We've regaled you many times before with tales from our days as denizens of the religioeducorporate enterprise known to non-initiates as "Catholic School." And, as a result we've argued in our entertaining, if somewhat logically challenged way that these traumas...er...experiences gave us a fair degree of credibility to comment on matters theological.
Or we could just be making the whole thing up. (Folks, read the blog's title, OK? We're busy here.)
But back to the pope. Once again we feel it is our duty to help the non-genuflecting, Latinless population (Ita, te adloquor) understand that when the pope says something totally insensitive, vaguely racist and definitely unchristian, well, he's the pope. You want to make something of it? Like a little holy ghost action up in your grill?
Er...what we mean is he's been misunderstood, quoted out of context, or purposely misinterpreted by anti-catholic subversives. Or people who can read, whatever. Anyway, on to the holy father's latest bite out of his red Pradas:
Outraged Indian leaders in Brazil said they were offended by pope Benedict's "arrogant and disrespectful" comments that the roman catholic church had purified them and a revival of their religions would be a backward step. "Oh yeah. This from a guy who runs around wearing the drapes with a basket on his head," said Jecinaldo Satere Mawe, chief coordinator of the Amazon Indian group Coiab. "Hey popey, who's your tailor? Omar the tent maker?"
The pope said the church had not imposed itself on the indigenous peoples of the Americas.
They had welcomed the arrival of European priests at the time of the conquest as they were "silently longing" for Christianity, he said. "Sure they didn't even know Christianity existed until we got here, but that's why the longing was silent."
Millions of tribal Indians are believed to have died as a result of European colonization backed by the church through slaughter, disease or enslavement. "Want to make an omelet, got to break some eggs," said a vatican spokesperson. "They're better off today."
Many Indians today struggle for survival, stripped of their traditional ways of life and excluded from society. "OK, I'm going to have to get back to you on the better off thing," the spokesperson said.
"It's arrogant and disrespectful to consider our cultural heritage secondary to theirs," said Mawe.
"Not when my culture is about to get all righteous on your jungle living, goat eating, tree worshiping behind," countered a spokesperson for the pope's office of catholic hegemony.
Several Indian groups sent a letter to the pope last week asking for his support in defending their ancestral lands and culture. "They have land?" asked an official from the vatican bank. "We may have to rethink this."
"The state used the church to do the dirty work in colonizing the Indians but they already asked forgiveness for that ... so is the pope taking back the church's word?" said Dionito Jose de Souza a leader of the Makuxi tribe in northern Roraima state.
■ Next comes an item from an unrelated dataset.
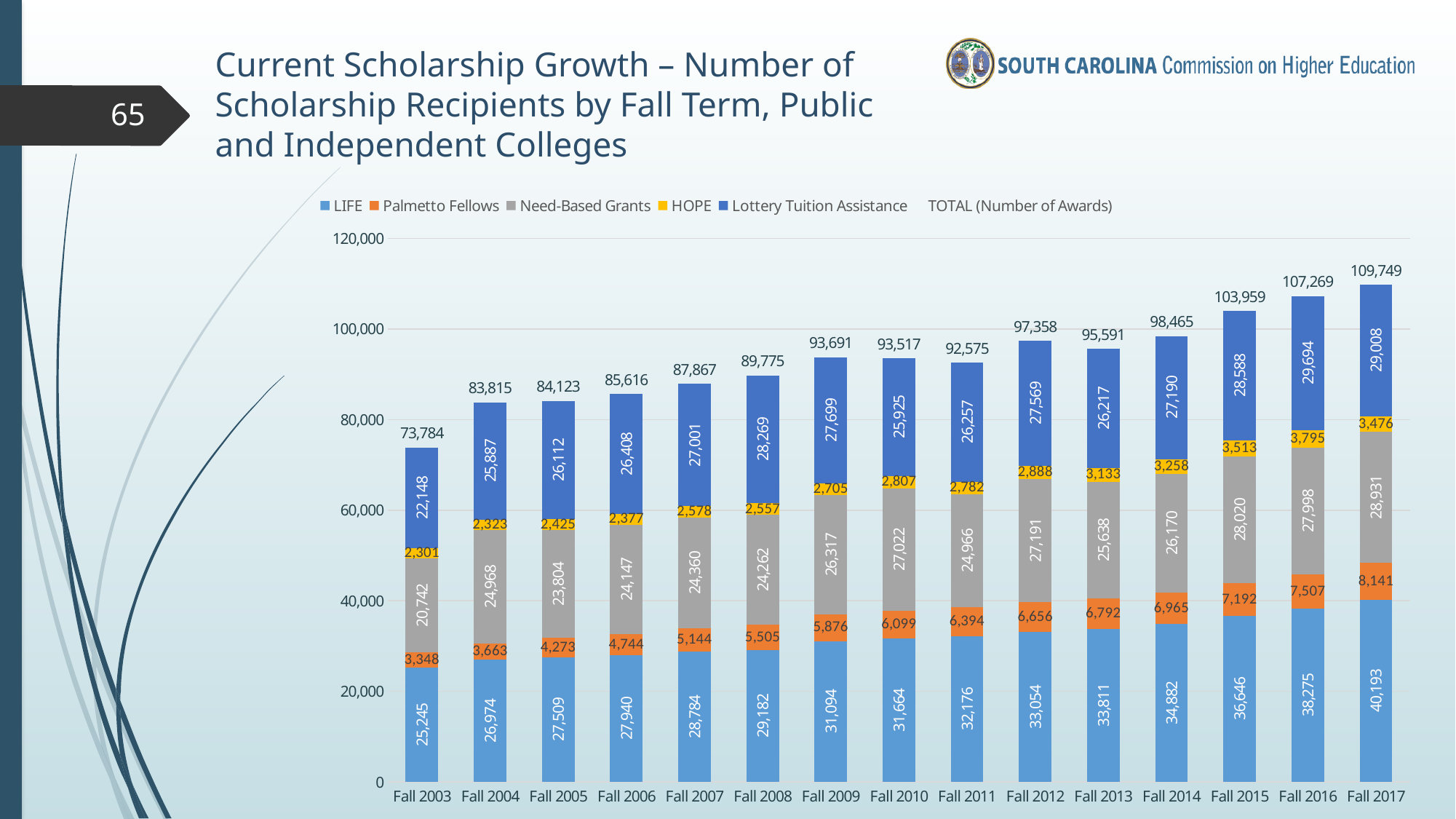
What is the Lottery Tuition Assistance value for Fall 2008? 28,269 What is the HOPE value for Fall 2014? 3,258 What is the LIFE value for Fall 2017? 40,193 What is the Need-Based Grants value for Fall 2010? 27,022 Which is larger, the Lottery Tuition Assistance value for Fall 2016 or for Fall 2017? Fall 2016 How many fall terms are shown on the x axis? 15 What kind of chart is shown on the slide? Stacked bar chart Which fall term has the highest total number of awards? Fall 2017 What is the total number of awards for Fall 2012? 97,358 What is the difference between the LIFE value for Fall 2017 and Fall 2003? 14,948 Which fall term has the lowest Palmetto Fellows value? Fall 2003 How many entries does the legend list? 6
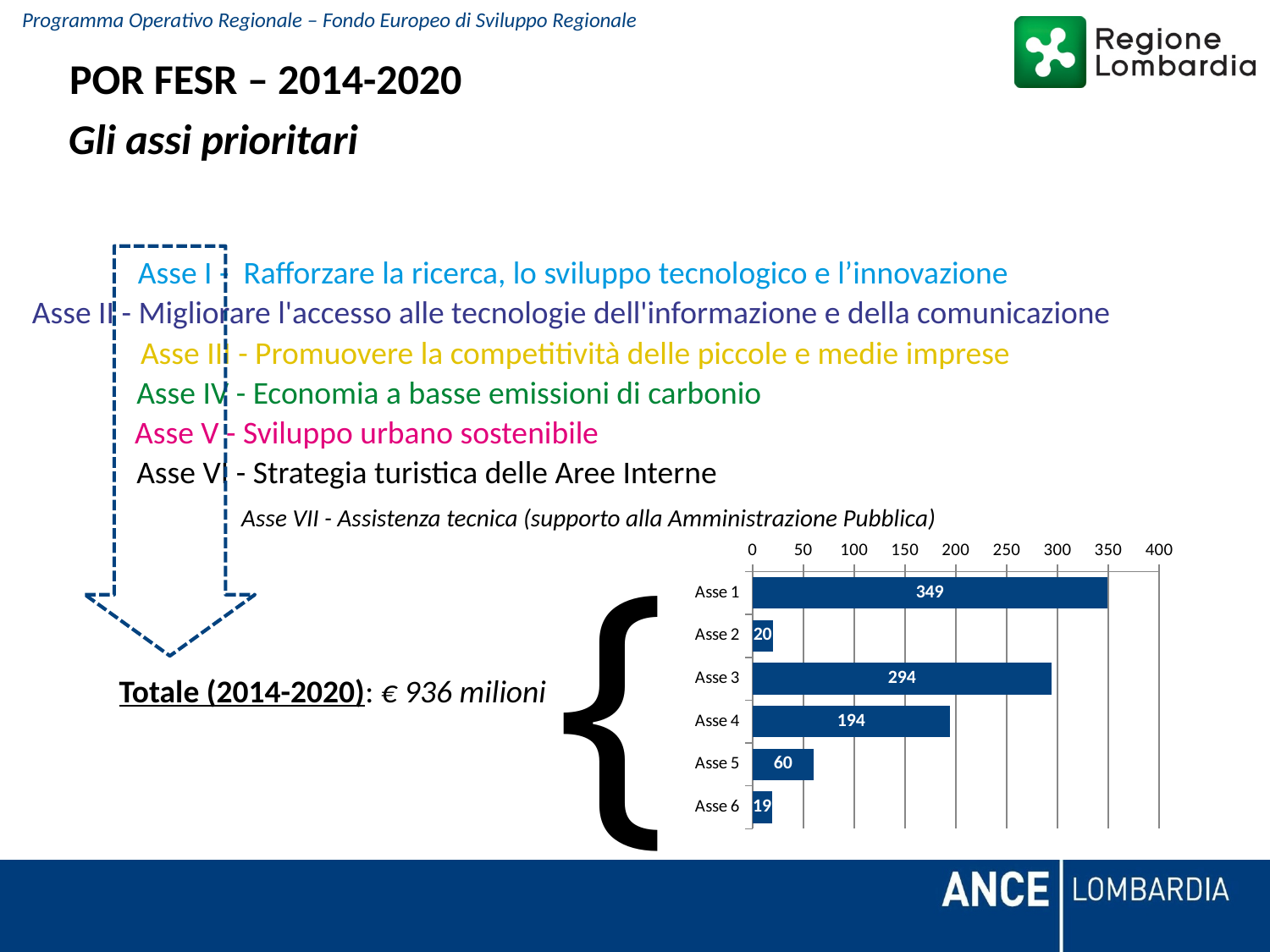
What is the maximum value shown on the chart's value axis? 400 Which category has the highest value in the bar chart? Asse 1 What is the difference between the values for Asse 1 and Asse 3? 55 What kind of chart is shown on the slide? bar chart Which is larger, the value for Asse 2 or the value for Asse 5? Asse 5 What is the value for Asse 5 in the bar chart? 60 What is the value for Asse 1 in the bar chart? 349 Is the value for Asse 4 greater or less than 150? greater What is the difference between the values for Asse 4 and Asse 5? 134 Which category has the lowest value in the bar chart? Asse 6 What is the value for Asse 3 in the bar chart? 294 How many categories are shown in the bar chart? 6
"Hey, these people eat bark for chrissakes," said the pope's press secretary. "What are we supposed to do? Now take the Indians in America. If we could apologize ourselves into some of that casino money, that's some big time mea culpa, know what I'm saying?"
Pope Benedict not only upset many Indians but also catholic priests who have joined their struggle, said Sandro Tuxa, who heads the movement of northeastern tribes. "I work for idiots, what can I say?" Tuxa told reporters. "I feel like Dilbert."
Even the catholic church's own Indian advocacy group in Brazil, known as Cimi, distanced itself from the pope. "The pope doesn't understand the reality of the Indians here," Cimi advisor Father Paulo Suess told reporters. "Of course we're talking about a guy who thinks women are only good for making more catholics; homosexuals are bad unless they're priests; and listening to rock music will make you protestant, so understanding reality probably isn't too high on his list of things to do."